The study results show that cabotegravir is significantly more effective in preventing HIV infection than the oral PrEP, which has long been used as a prophylaxis against HIV. Further, the findings are important and timely as more methods to prevent HIV among women at a higher risk of HIV are badly needed, especially methods that do not require daily pill-taking, abstinence from sex, and condom use.
“These results are hugely significant. UNAIDS has long been calling for additional, acceptable and effective HIV prevention options for women, and this could be a real game-changer,” Winnie Byanyima, Executive Director of UNAIDS, said.
“If donors and countries invest in rolling out access of injectable PrEP to women at higher risk of HIV, new infections could be dramatically reduced,” she added.

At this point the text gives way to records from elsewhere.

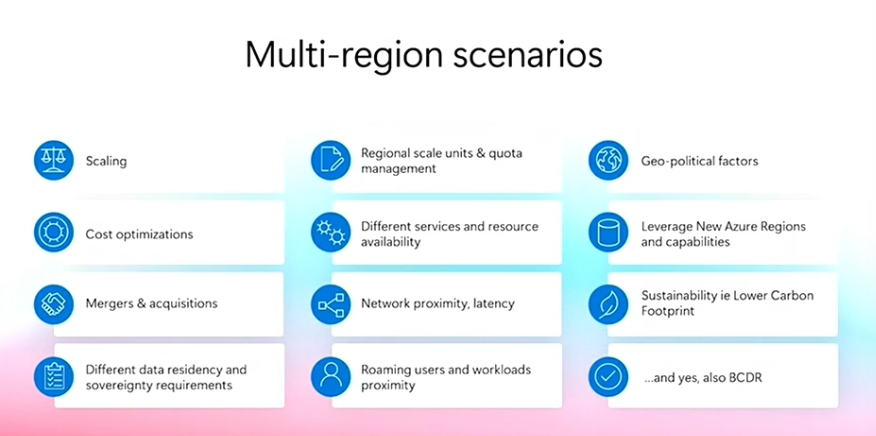 Multi-region scenarios

Scaling

Cost optimizations

Mergers & acquisitions

Different data residency and sovereignty requirements

Regional scale units & quota management

Different services and resource availability

Network proximity, latency

Roaming users and workloads proximity

Geo-political factors

Leverage New Azure Regions and capabilities

Sustainability ie Lower Carbon Footprint

...and yes, also BCDR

In East and southern Africa, the HIV infection rate is high; this is especially the case among women. More effective and convenient HIV prevention methods for women are essential. While the use of the daily prophylaxis pills is highly effective in preventing HIV in women, some find it hard to take a daily tablet or pill. As a result, they often forget or become inconsistent with the dosage needed to provide adequate protection.
A long-acting injectable drug can help improve HIV prevention without depending on the individual’s compliance with a daily oral PrEP regimen. It also offers a better alternative for women who do not want to take a daily tablet.
Is the drug available?
Currently, those women who started using the CAB LA during the trial will continue receiving it until the original study duration will end. However, before CAB La becomes available to the public, regulatory authorities will need to review the study’s results. From there, if the results are convincing, the manufacturing and distribution of the drug will commence.
“UNAIDS congratulates everyone involved in this landmark study. Like with a COVID-19 vaccine, we now must work to ensure that these life-changing injections are accessible, affordable and equitably distributed to people who choose to use them,” Ms. Byanyima said.